第46話

文字数 1,776文字

 四月の終わり、正式な契約のために父と私はもう一度納骨堂に出向いた。男性スタッフから事細かな説明を受け、必要な書類を記入し、ついに母の眠る場所が決定した。壇内に敷く装飾布を選ぶように言われたので母が好みそうなものをじっくりと吟味していると、父はその間に一周忌の予約をしていた。相変わらず気が早いなと思ったが、母が亡くなってからの四ヶ月近くがこれだけあっという間に過ぎたのだから、一周忌だってすぐにやって来るのだろう。
 少しでも早く母に会いに行きたいと願う私にとっては、月日が経つのが早いことは好都合だった。
 手毬などの柄が入ったベージュ系の装飾布、それから壇内に飾る造花も選び、最後に実際の納骨壇をもう一度見せてもらってから、私たちは納骨堂をあとにした。仮予約のときには「一周忌に納骨を考えている」と言っていた父だったが、この日は「一周忌か三周忌に納骨したい」と言っており、私は焦らなくていいだろうと思いながら父の言葉を黙って聞いていた。
 正式に決まった、母の眠る場所。そこは、いずれ母と私たちが再会する場所でもある。
 いつか必ず母に会える、相変わらずそれだけが私の拠り所だったが、母の骨壷が入ったシルバーの箱を見て、「お母さんに会えるのは、私もあの姿になってからなんだな」と思うと、胸が苦しくて仕方がなかった。
 一度でいいから、生身の母にもう一度会いたい。
 絶対に叶うことはないとわかっていても、そう願わずにはいられなかった。

 五月に入ると「母の日特集」が毎日のようにテレビで流れ、それを目にするたびに傷口を抉られるような痛みを覚えた。私だって去年までは、当たり前にその特集を見ていた一人なのだ。頭ではそうわかっていても、これからも毎年、この季節が来るたびにこんな思いをしなくてはならないのかと考えると心が折れそうだった。この頃から私の心はまた、「なんであの朝、もっと早くお母さんの異常に気づけなかったのだろう」という後悔で埋め尽くされるようになっていた。
 あの朝、ぐっすり眠っているのだと思い込んだ私は、何度も呑気に母の顔を眺めていた。実際にはあのとき、母は生死の境を彷徨っていたのだ。

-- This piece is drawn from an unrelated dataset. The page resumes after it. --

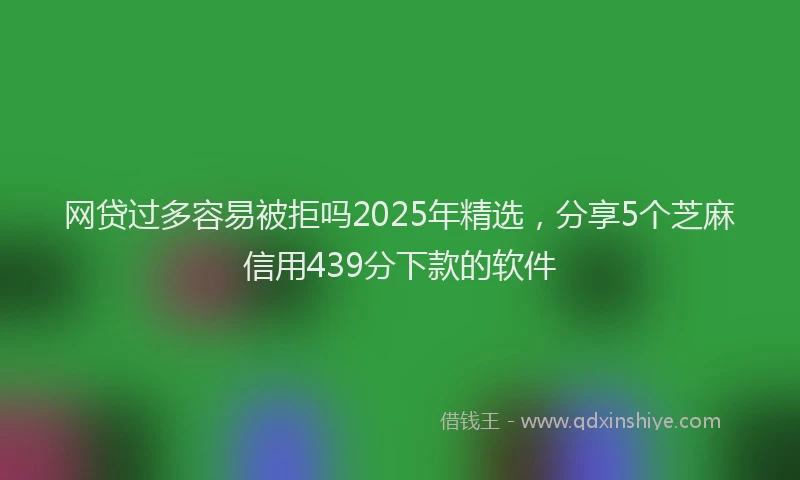 网贷过多容易被拒吗2025年精选，分享5个芝麻信用439分下款的软件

 動くことのできない体で、母は私に助けを求めていたかもしれない。
 「らーちゃん、お母さん起きたいのに起きられないの。助けて」
 心の中で必死にそう訴えていたかもしれない。
 そう思うと、息ができないほどに胸が詰まった。あの朝の母の寝顔が頭から離れず、あの朝に戻りたいという決して叶わぬ願いを口にしては涙に暮れた。

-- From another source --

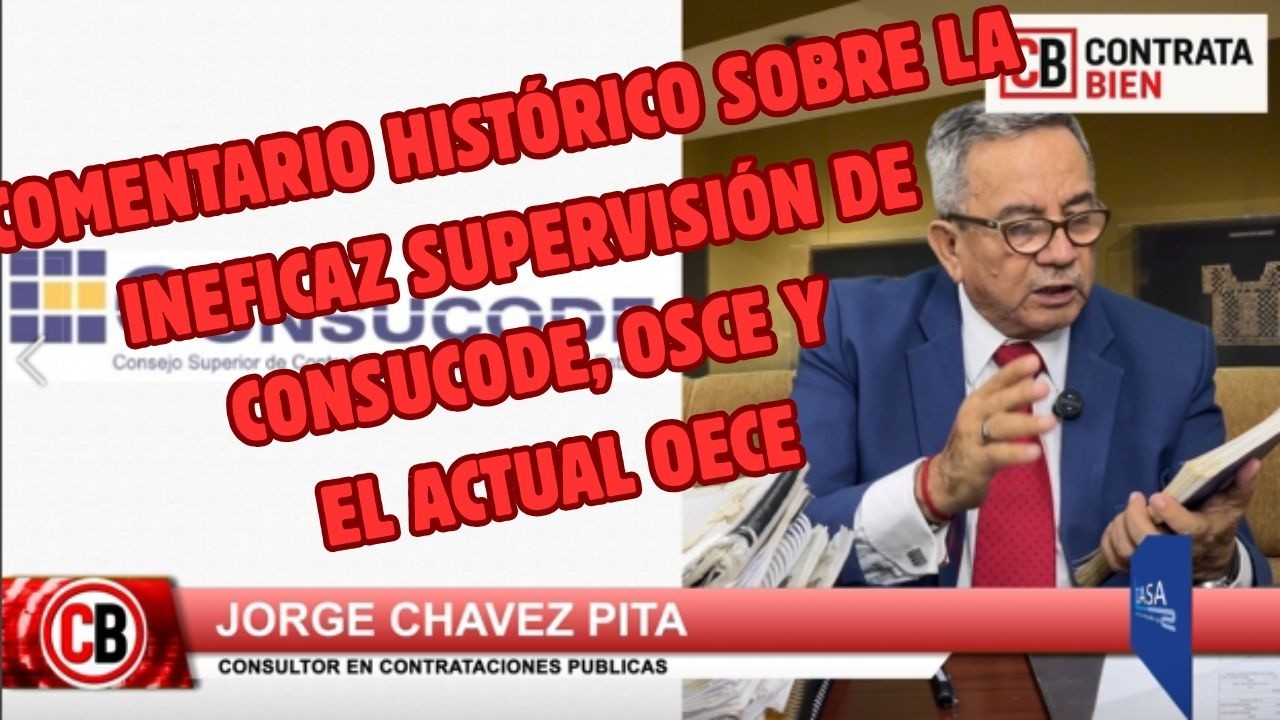 COMENTARIO HISTÓRICO SOBRE LA INEFICAZ SUPERVISIÓN DE CONSUCODE, OSCE Y EL ACTUAL OECE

 背負ってしまった罪は、母がいなくなってできた隙間をとっくに埋め尽くし、私の全身を侵蝕していった。
 たとえ母が許してくれたとしても、私はあの朝の自分を一生許さないだろう。
 母の日の前日には注文していたブーケが届き、二つの花瓶に分けて供物台の両サイドに飾った。カラフルなカーネーションと淡いピンクのバラなどで、母の遺影の周りはまた華やかになった。私はいつものように写真を撮って「お母さん」フォルダに保存したが、胸の奥に渦巻く後悔と呵責、そして虚しさはその色を濃くするばかりだった。
 母の日当日は午前中に母宛の手紙を書き、午後からケーキとワインを買いに行ったついでにその手紙をポストに投函した。宛先は、故人への手紙をお焚き上げしてくれるというお寺。四十九日の前に母が「手紙を書いてほしい」と言う夢を見てから、すぐに専用の封筒一式を取り寄せていたのだが、私はずっと手紙を書けずにいた。何を書いていいのかわからなかったのだ。
 筆を走らせてみたところで結局、納骨堂が決まったことくらいしか報告することはなかったが、「お母さんを助けられなかった後悔は全部背負って生きていくから」という覚悟を最後に記した。母に伝えたいことは、そのくらいしかなかった。
 夕食には出前の寿司を三人前取り、一人前を取り分けて母の供物台に乗せた。私は二人前を分けるつもりでいたが、父が母の分もちゃんと用意したいようだったので、シャリ小さめを選んで三人前を頼んだ。白ワインとお吸い物と小鉢も並べて手を合わせ、食後には紅茶を淹れてケーキも並べた。伯母にはその写真を撮って「母の日をお祝いしたよ」と報告したが、込み上げる涙と虚しさを鎮めることはできなかった。